The Amazing Chase



I can't remember the first time that I read about Jack Thompson, but he's been doing mega distance and endurance events that make an Everesting seem tame for a while (in fact, I recall he did 3 Everests over 3 days in 3 different countries at one point!). Jack popped up again at this year's Tour de France with a goal of riding the route solo and chasing down the peloton - a worthy and challenging goal which inevitably begged for comparison to the Alt Tour being attempted by Lachlan Morton.


I'm not here to find a winner. Frankly they are both super impressive (and completely mental) feats. I'm just here to provide you charts (and data).


The data used to compile these charts is from Jack's Strava account. Sourcing statements re the Tour de France data and Lachlan's data can be found in the related posts.


Data quality

At this stage, I'm not completely happy with the data. The distance that Jack refers to in his Instagram post from the Champs doesn't match with his published Strava data - I'm about 400km short. I've sent Jack a note to ask about the difference, because I'd like my charts to be accurate and complete. I'll update the charts and this note if/when I hear back.


The Amazing Chase

Distance comparison

This chart compares the published distance for each stage of the Tour de France (including zeroes for the rest days) with the daily kilometres recorded by Jack and Lachlan on Strava.



Climbing comparison

This chart compares the published elevation metres for each stage of the Tour de France (including zeroes for the rest days) with the daily metres recorded by Jack and Lachlan on Strava.



Ride time comparison

There is no clearer demonstration that the Alt Tour and the Amazing Chase were very different rides than to look at the daily ride times for each of them. I've used a mirrored bar chart here, because I don't think there is a direct comparison - it feels like the starting point for analysis should be to accept they are different outcomes that Jack and Lachlan pursued, and the chart allows to appreciate that difference, rather than to rigorously compare them.

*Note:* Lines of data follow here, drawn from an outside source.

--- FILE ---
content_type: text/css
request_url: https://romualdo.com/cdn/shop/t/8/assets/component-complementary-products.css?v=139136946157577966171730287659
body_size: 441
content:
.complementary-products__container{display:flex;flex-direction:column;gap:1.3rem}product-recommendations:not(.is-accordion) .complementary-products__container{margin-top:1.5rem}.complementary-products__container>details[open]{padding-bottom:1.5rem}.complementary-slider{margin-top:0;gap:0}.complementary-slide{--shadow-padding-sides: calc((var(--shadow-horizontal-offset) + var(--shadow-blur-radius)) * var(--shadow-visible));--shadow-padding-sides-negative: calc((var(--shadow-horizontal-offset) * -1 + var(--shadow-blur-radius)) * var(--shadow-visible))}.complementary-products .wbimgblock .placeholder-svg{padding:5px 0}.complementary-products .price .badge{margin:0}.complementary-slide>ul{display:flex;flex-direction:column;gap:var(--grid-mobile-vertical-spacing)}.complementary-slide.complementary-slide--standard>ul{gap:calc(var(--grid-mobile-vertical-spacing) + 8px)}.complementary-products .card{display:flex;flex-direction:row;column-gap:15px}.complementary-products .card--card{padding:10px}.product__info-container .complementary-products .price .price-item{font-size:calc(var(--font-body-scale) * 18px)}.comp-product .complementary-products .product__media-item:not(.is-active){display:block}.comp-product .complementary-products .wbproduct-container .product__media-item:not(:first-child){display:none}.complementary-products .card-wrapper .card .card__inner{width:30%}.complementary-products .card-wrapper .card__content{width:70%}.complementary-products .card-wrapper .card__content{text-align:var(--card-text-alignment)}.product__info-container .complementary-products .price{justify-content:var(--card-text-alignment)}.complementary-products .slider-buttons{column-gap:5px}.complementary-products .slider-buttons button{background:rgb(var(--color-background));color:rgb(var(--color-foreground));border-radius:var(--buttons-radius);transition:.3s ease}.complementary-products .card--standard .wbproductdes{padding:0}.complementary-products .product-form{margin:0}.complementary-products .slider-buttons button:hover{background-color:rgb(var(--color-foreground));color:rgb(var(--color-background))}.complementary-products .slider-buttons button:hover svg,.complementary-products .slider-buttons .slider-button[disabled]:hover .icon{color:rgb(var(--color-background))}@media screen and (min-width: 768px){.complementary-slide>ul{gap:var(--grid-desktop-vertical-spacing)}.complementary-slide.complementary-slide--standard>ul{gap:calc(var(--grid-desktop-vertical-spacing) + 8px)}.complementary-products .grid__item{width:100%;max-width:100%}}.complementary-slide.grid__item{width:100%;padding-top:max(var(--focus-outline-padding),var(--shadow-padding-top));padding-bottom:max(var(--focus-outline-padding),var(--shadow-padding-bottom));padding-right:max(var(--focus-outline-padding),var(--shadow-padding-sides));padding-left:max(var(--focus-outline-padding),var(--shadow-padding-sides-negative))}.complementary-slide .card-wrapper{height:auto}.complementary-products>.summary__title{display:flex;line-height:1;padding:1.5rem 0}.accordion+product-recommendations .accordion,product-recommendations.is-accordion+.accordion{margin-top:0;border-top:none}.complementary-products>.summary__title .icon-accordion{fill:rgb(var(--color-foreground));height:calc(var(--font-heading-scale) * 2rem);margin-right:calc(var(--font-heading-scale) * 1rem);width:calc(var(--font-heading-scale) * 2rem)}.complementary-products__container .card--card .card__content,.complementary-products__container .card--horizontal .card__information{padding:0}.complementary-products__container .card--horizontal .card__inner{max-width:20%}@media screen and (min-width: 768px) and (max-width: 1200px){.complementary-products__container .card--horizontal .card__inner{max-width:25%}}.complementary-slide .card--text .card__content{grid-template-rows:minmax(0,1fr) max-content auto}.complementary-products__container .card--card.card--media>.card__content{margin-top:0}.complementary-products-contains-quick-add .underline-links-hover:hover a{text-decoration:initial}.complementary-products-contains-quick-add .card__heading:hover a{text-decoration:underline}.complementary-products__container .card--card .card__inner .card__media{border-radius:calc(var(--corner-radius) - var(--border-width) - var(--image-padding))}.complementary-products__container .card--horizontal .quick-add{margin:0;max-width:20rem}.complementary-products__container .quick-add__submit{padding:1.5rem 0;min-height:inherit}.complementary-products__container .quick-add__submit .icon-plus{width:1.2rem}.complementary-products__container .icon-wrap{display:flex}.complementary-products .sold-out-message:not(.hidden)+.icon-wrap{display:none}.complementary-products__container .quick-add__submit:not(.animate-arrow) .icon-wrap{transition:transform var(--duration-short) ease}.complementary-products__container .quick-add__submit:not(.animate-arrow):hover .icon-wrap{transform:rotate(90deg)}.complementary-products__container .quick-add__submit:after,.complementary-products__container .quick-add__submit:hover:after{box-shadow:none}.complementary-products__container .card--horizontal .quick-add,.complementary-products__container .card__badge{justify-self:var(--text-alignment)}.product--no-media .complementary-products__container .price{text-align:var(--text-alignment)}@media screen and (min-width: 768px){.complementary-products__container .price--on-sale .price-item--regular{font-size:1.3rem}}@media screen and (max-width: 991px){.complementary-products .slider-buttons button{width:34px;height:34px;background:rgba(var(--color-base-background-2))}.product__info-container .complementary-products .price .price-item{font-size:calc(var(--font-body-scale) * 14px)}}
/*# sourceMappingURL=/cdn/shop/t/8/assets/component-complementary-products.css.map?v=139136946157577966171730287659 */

Distance vs climbed scatter plot

This chart compares the climbing metres of each of the rides Jack logged with the distance travelled. Jack's Strava method was slightly different Lachlan's, in that he recorded multiple rides each day. For comparative purposes, I've accumulated the rides to show a daily total. The size of the circle is a ratio of vertical over distance to reflect average metres climbed per kilometre (larger circles being 'steeper').